Nach FOX' Call Me Kat und Mr. Mayor von NBC startet mit Call Your Mother bei ABC die nächste halbgare Network-Comedy der Midseason 2021. The-Closer-Star Kyra Sedgwick spielt in der Serie eine Mutter mit Empty-Nest-Syndrom.

Call Your Mother (c) ABC
Call Your Mother (c) ABC
© all Your Mother (c) ABC

Vielleicht liegt es einfach an diesen besonderen Zeiten, dass die neuen Sitcoms aus den USA aktuell noch banaler wirken. Die Midseason 2021 ist bislang eine einzige Enttäuschung, was die frischen Network-Comedys angeht. Nach dem schwachen Serienstart von Call Me Kat bei FOX und dem kaum weniger verlockenderen Auftakt der NBC-Produktion Mr. Mayor schafft nun auch Call Your Mother von ABC keine Trendwende - ganz im Gegenteil!

Hinter dem Format steht die TV-Autorin Kari Lizer, die zuvor The New Adventures of Old Christine schuf. Die Inszenierung übernimmt die erfahrene How I Met Your Mother-Regisseurin Pamela Fryman. Für die Hauptrolle wurde Kyra Sedgwick verpflichtet, die für ihre Darbietung in The Closer einst mit dem Golden Globe und Emmy Award ausgezeichnet wurde. Zuletzt war sie bei ABC im kurzlebigen Krimi Ten Days in the Valley zu sehen. In Call Your Mother spielt Sedgwick nun besagte Mutter, die gern öfter von ihren Kindern angerufen werden würde und einen radikalen Schritt geht.

Worum geht's?

Schon die Prämisse von Call Your Mother liest sich wie die Parodie einer Network-Comedy: Im Zentrum steht eine moderne amerikanische Familie, deren Mitglieder Dinge tun, die kein normaler Mensch je in Erwägung ziehen würde. Sedgwicks Protagonistin Jean Raines leidet als Mutter zweier erwachsener Kinder am sogenannten Empty-Nest-Syndrom. Um ihrer Einsamkeit entgegenzutreten, zieht sie kurzerhand nach Los Angeles, wo ihre beiden Sprösslinge aufs College gehen. Als Anlass dient ihr ein schlechter Spanischtest ihres Sohnes Freddie (Joey Bragg), der stets ihr kleines Sorgenkind war.

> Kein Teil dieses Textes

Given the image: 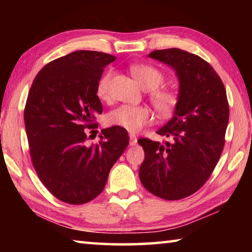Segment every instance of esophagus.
<instances>
[{
  "label": "esophagus",
  "mask_w": 252,
  "mask_h": 252,
  "mask_svg": "<svg viewBox=\"0 0 252 252\" xmlns=\"http://www.w3.org/2000/svg\"><path fill=\"white\" fill-rule=\"evenodd\" d=\"M130 146H135L136 141H138V139H136V136L134 134H130Z\"/></svg>",
  "instance_id": "34e87169"
}]
</instances>
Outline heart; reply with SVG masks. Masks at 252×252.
<instances>
[{
	"label": "heart",
	"mask_w": 252,
	"mask_h": 252,
	"mask_svg": "<svg viewBox=\"0 0 252 252\" xmlns=\"http://www.w3.org/2000/svg\"><path fill=\"white\" fill-rule=\"evenodd\" d=\"M132 75L143 89L150 91V100L162 118L171 117L179 104V94L171 89L158 88L163 83L164 75L156 66L148 64H134L130 67ZM112 71L108 70L97 82L96 93L100 99H106ZM151 110L144 105H121L106 116L109 126H119L130 132H138L152 122Z\"/></svg>",
	"instance_id": "heart-1"
}]
</instances>
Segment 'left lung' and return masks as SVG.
Here are the masks:
<instances>
[{"mask_svg": "<svg viewBox=\"0 0 252 252\" xmlns=\"http://www.w3.org/2000/svg\"><path fill=\"white\" fill-rule=\"evenodd\" d=\"M148 57L176 71L179 104L171 120L157 131L170 141L138 140L144 150L139 177L152 194L180 200L206 183L220 159L229 121L227 92L213 67L198 55L165 49Z\"/></svg>", "mask_w": 252, "mask_h": 252, "instance_id": "1", "label": "left lung"}]
</instances>
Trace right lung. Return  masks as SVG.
I'll use <instances>...</instances> for the list:
<instances>
[{"label": "right lung", "instance_id": "add662e5", "mask_svg": "<svg viewBox=\"0 0 252 252\" xmlns=\"http://www.w3.org/2000/svg\"><path fill=\"white\" fill-rule=\"evenodd\" d=\"M116 60L96 51H75L50 62L34 79L24 109L32 163L55 198L83 204L103 191L109 172L129 144L126 130H102L87 143L103 108L96 87L104 67Z\"/></svg>", "mask_w": 252, "mask_h": 252}]
</instances>
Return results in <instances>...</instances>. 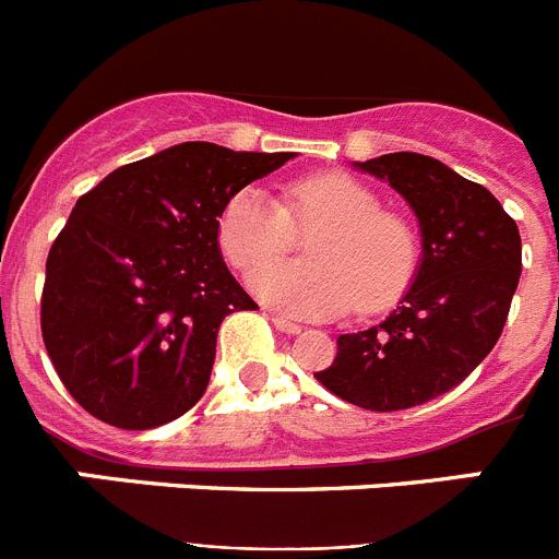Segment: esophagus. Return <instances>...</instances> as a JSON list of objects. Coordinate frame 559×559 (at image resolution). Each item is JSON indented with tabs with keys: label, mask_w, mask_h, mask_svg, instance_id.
Instances as JSON below:
<instances>
[{
	"label": "esophagus",
	"mask_w": 559,
	"mask_h": 559,
	"mask_svg": "<svg viewBox=\"0 0 559 559\" xmlns=\"http://www.w3.org/2000/svg\"><path fill=\"white\" fill-rule=\"evenodd\" d=\"M271 322H274L276 330H283V333H288V335H294L302 330L296 322H290V319H285V316H276V313H271Z\"/></svg>",
	"instance_id": "esophagus-1"
}]
</instances>
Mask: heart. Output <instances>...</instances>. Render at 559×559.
Returning <instances> with one entry per match:
<instances>
[{
    "instance_id": "heart-1",
    "label": "heart",
    "mask_w": 559,
    "mask_h": 559,
    "mask_svg": "<svg viewBox=\"0 0 559 559\" xmlns=\"http://www.w3.org/2000/svg\"><path fill=\"white\" fill-rule=\"evenodd\" d=\"M312 230L310 264L259 267L293 242V229ZM218 243L235 269L251 274L260 299L294 316L383 310L412 283L417 237L406 221L380 210L378 192L344 173H319L285 187L283 204L263 190H240L224 206Z\"/></svg>"
}]
</instances>
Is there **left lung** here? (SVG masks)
Returning a JSON list of instances; mask_svg holds the SVG:
<instances>
[{"label":"left lung","mask_w":559,"mask_h":559,"mask_svg":"<svg viewBox=\"0 0 559 559\" xmlns=\"http://www.w3.org/2000/svg\"><path fill=\"white\" fill-rule=\"evenodd\" d=\"M355 167L408 201L423 260L386 322L338 335L316 380L353 406L400 412L451 392L496 347L521 280V235L487 187L431 156L386 153Z\"/></svg>","instance_id":"1"}]
</instances>
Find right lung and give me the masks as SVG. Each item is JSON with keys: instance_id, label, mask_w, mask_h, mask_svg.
<instances>
[{"instance_id": "1", "label": "right lung", "mask_w": 559, "mask_h": 559, "mask_svg": "<svg viewBox=\"0 0 559 559\" xmlns=\"http://www.w3.org/2000/svg\"><path fill=\"white\" fill-rule=\"evenodd\" d=\"M288 159L181 142L78 199L47 257L41 335L92 417L147 431L199 403L221 322L257 308L221 257V212Z\"/></svg>"}]
</instances>
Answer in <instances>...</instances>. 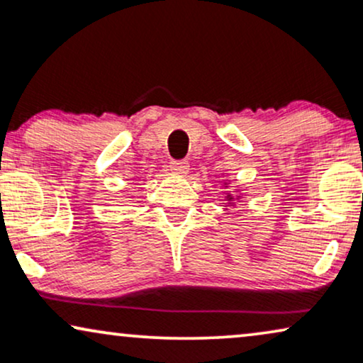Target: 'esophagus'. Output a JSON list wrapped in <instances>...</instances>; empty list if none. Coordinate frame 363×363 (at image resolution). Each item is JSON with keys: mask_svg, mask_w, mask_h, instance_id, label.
I'll return each mask as SVG.
<instances>
[{"mask_svg": "<svg viewBox=\"0 0 363 363\" xmlns=\"http://www.w3.org/2000/svg\"><path fill=\"white\" fill-rule=\"evenodd\" d=\"M170 170L177 175H186L188 170H190V164L185 160H177V162L170 163Z\"/></svg>", "mask_w": 363, "mask_h": 363, "instance_id": "esophagus-1", "label": "esophagus"}]
</instances>
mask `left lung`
Listing matches in <instances>:
<instances>
[{
  "label": "left lung",
  "mask_w": 363,
  "mask_h": 363,
  "mask_svg": "<svg viewBox=\"0 0 363 363\" xmlns=\"http://www.w3.org/2000/svg\"><path fill=\"white\" fill-rule=\"evenodd\" d=\"M227 200H228V201H232V195H227Z\"/></svg>",
  "instance_id": "obj_1"
}]
</instances>
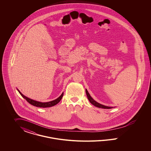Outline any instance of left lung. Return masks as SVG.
Returning a JSON list of instances; mask_svg holds the SVG:
<instances>
[{"instance_id": "obj_1", "label": "left lung", "mask_w": 151, "mask_h": 151, "mask_svg": "<svg viewBox=\"0 0 151 151\" xmlns=\"http://www.w3.org/2000/svg\"><path fill=\"white\" fill-rule=\"evenodd\" d=\"M86 96H87V97H88V99L89 100V102H90L92 105H93L94 106H96V107H97V108H102V109H107L113 108V107H110V106H105V105H102V104H100V103L96 102V101L94 100L93 99V98L91 96V95L89 94V92H88V91H87L86 89ZM114 108H115V107H114Z\"/></svg>"}]
</instances>
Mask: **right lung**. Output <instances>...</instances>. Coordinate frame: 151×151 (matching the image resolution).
<instances>
[{
    "instance_id": "add662e5",
    "label": "right lung",
    "mask_w": 151,
    "mask_h": 151,
    "mask_svg": "<svg viewBox=\"0 0 151 151\" xmlns=\"http://www.w3.org/2000/svg\"><path fill=\"white\" fill-rule=\"evenodd\" d=\"M17 90L18 91L19 93L21 94L22 97L24 99H25L30 104H31V105H33L35 106H36V107H38V108H49V107L57 105V104H58L60 101L61 99L63 97V92L58 98H57L55 100H54L49 101V102H42L33 100H32L31 99H29L28 97L25 96L23 94H22L18 89H17Z\"/></svg>"
}]
</instances>
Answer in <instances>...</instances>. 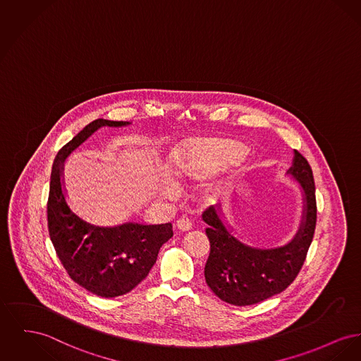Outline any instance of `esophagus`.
Returning a JSON list of instances; mask_svg holds the SVG:
<instances>
[{
  "label": "esophagus",
  "mask_w": 361,
  "mask_h": 361,
  "mask_svg": "<svg viewBox=\"0 0 361 361\" xmlns=\"http://www.w3.org/2000/svg\"><path fill=\"white\" fill-rule=\"evenodd\" d=\"M176 226H177V229H180L183 232H188V231L192 229V222L188 218H180L176 222Z\"/></svg>",
  "instance_id": "esophagus-1"
}]
</instances>
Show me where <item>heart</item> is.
<instances>
[{
  "mask_svg": "<svg viewBox=\"0 0 361 361\" xmlns=\"http://www.w3.org/2000/svg\"><path fill=\"white\" fill-rule=\"evenodd\" d=\"M245 157L243 149L225 139H192L176 145L170 151L168 168L183 178H202L228 162H240Z\"/></svg>",
  "mask_w": 361,
  "mask_h": 361,
  "instance_id": "1",
  "label": "heart"
}]
</instances>
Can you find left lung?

In Kalifornien angekommen, bemerkt sie aber schnell, dass ihre Sorge eigentlich ihrer Tochter Jackie (Rachel Sennott) gelten sollte. Unter anderem, weil diese sich, ohne etwas zu sagen, von ihrem langjährigen Freund getrennt hat. Nun wohnt sie mit Lane (Austin Crute) zusammen, den Jean rasch ins Herz schließt (dumm nur, dass er schwul ist und nicht als neuer Partner für Jackie in Frage kommt). In Liebesfragen läuft es für Freddie momentan deutlich besser, wobei seine Social-Media-süchtige Freundin Celia (Emma Caymares) sicher nicht der größte Sympathiebolzen zu werden verspricht.

Call Your Mother
Call Your Mother - © ABC

Und dann ist da natürlich noch Jeans eigenes Datingleben, welches sie im Optimalfall davon hätte ablenken können, ihren Kindern auf die Pelle zu rücken. Durch den Trip nach L.A. lernt sie wenigstens den bodenständigen Danny (Patrick Brammal) kennen, der als Airbnb-Gastgeber aufs Parkett tritt. Der humorvolle Bartträger stellt zusammen mit Jeans bester Freundin Sharon (Sherri Shepherd), die ihr sowieso geraten hatte, lieber in Iowa zu bleiben, in der Serie die Stimme der Vernunft dar. Familie Raines selbst scheint jedenfalls keinen allzu sicheren Bezug zur Realität zu haben.

Klar kann man sich absprechen und gemeinsam entscheiden, dass es Sinn ergeben würde, wenn Jean in die neue Heimatstadt ihrer Kinder ziehen würde, wenn sie sonst nichts mehr in Iowa hält. Aber einfach so aufzukreuzen, um das Leben der beiden zu managen, als wären sie noch immer in der Highschool, geht eindeutig zu weit. Zumal dieses Szenario sich schlecht als Comedy-Stoff eignet, da eine Mutter mit Empty-Nest-Syndrom eher etwas Trauriges an sich hat. Dass es schon am Ende der Pilotepisode zur großen Aussprache kommt, überrascht ein wenig. Obwohl wir die Figuren noch nicht lang kennen, wirkt es alles andere als charakterkonform, dass Freddie und Jackie so schnell einlenken.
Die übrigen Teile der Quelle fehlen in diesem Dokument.